1996 novel by Lois McMaster Bujold

Cetaganda is a science fiction novel by Lois McMaster Bujold, first published in four parts from October to December 1995 in Analog Science Fiction and Fact, and published in book form by Baen Books in January 1996. It is a part of the Vorkosigan Saga, and was included in the 2001 omnibus Miles, Mystery and Mayhem.

== Plot summary ==
Previous novels referred to the Cetagandan Empire because of its occupation of Barrayar decades before the events of the first novel, Shards of Honor. Cetagandan soldiers of the ghem military class appear in The Warrior's Apprentice, Ethan of Athos and Brothers in Arms. This novel introduces the haut ruling class of the Empire. The haut have different long-range goals than their ghem underlings.

Miles and Ivan are sent to the home world of the Cetagandan Empire to represent Barrayar at the state funeral of the dowager Empress Lisbet, mother of the current emperor, the haut Fletchir Giaja. They quickly become entangled in an internal Cetagandan plot when they arrive at a nearly deserted docking bay, much to their puzzlement. A ba (a sexless servant of the Cetagandan rulers) unexpectedly rushes into their spaceship. A struggle ensues, in which the ba drops a weapon and some sort of artifact before fleeing. Miles takes it upon himself to investigate — without informing his superiors — and eventually discovers that the artifact is a fake copy of the priceless Great Key, which has been stolen. The ba is later found dead.

Realizing that an unknown enemy is trying to frame him and Barrayar, Miles forms an unusual alliance with the haut Rian Degtiar, the "Handmaiden of the Star Crèche", who is charged with the duties of empress until the new one is chosen.

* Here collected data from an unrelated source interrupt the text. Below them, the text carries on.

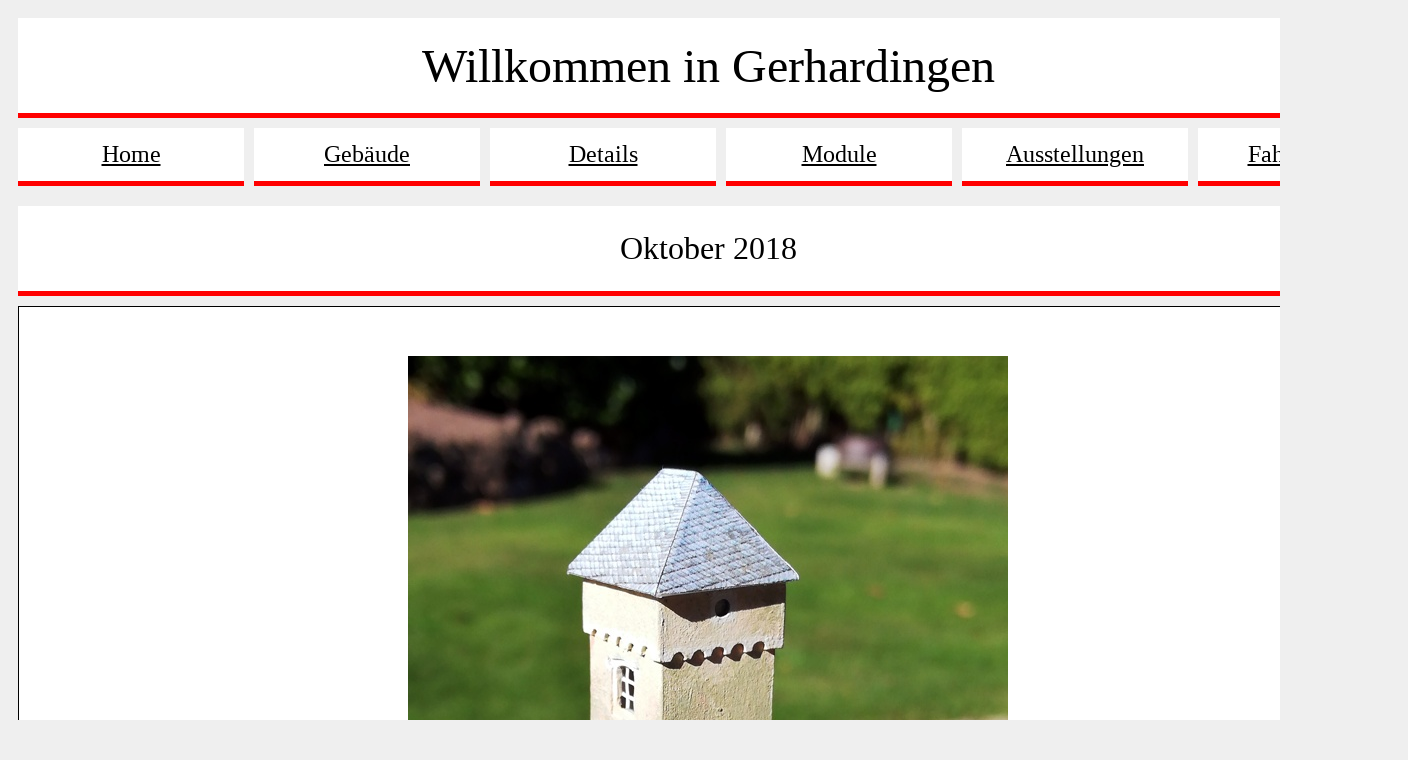

--- FILE ---
content_type: text/html
request_url: https://gerhardingen.de/Bilder%20des%20Jahres/BilderdesJahres2018/Bild102018.htm
body_size: 4023
content:
<html>

<head>
<meta http-equiv="Content-Type" content="text/html; charset=windows-1252">
<meta name="GENERATOR" content="Microsoft FrontPage 6.0">
<meta name="ProgId" content="FrontPage.Editor.Document">
<title>Oktober</title>
<meta name="Microsoft Border" content="t">
</head>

The Star Crèche is the heart of the genetic engineering project that is the haut class's efforts to evolve beyond the merely human.

Miles solves the complex mystery and stops a plot to fragment the Cetagandan Empire into eight dangerously expansionist-minded parts, a plot which itself is hijacked by one of the haut governors for personal gain, abetted by a renegade haut lady and his top ghem general. Much to his chagrin, he is publicly awarded the Order of Merit, one of the very highest Cetagandan honors, by the Emperor himself. He also picks up clues to a Cetagandan genetic experiment, which becomes the object of much skullduggery in Ethan of Athos.

==Reception==
Cetaganda was nominated for the Locus Award in 1997, the same year as Memory, the following book in the series. SF Site praised the novel as having "a good and delicious mystery at its core". At Tor.com, Jo Walton noted that she didn't consider "the Cetagandan political set-up to be very plausible, [or] very interesting"; Walton also observed that, although the previous three Vorkosigan novels all won the Hugo Award for Best Novel, Cetaganda was not even nominated. SFF.net found it to be "certainly an enjoyable book, though not (Bujold's) best."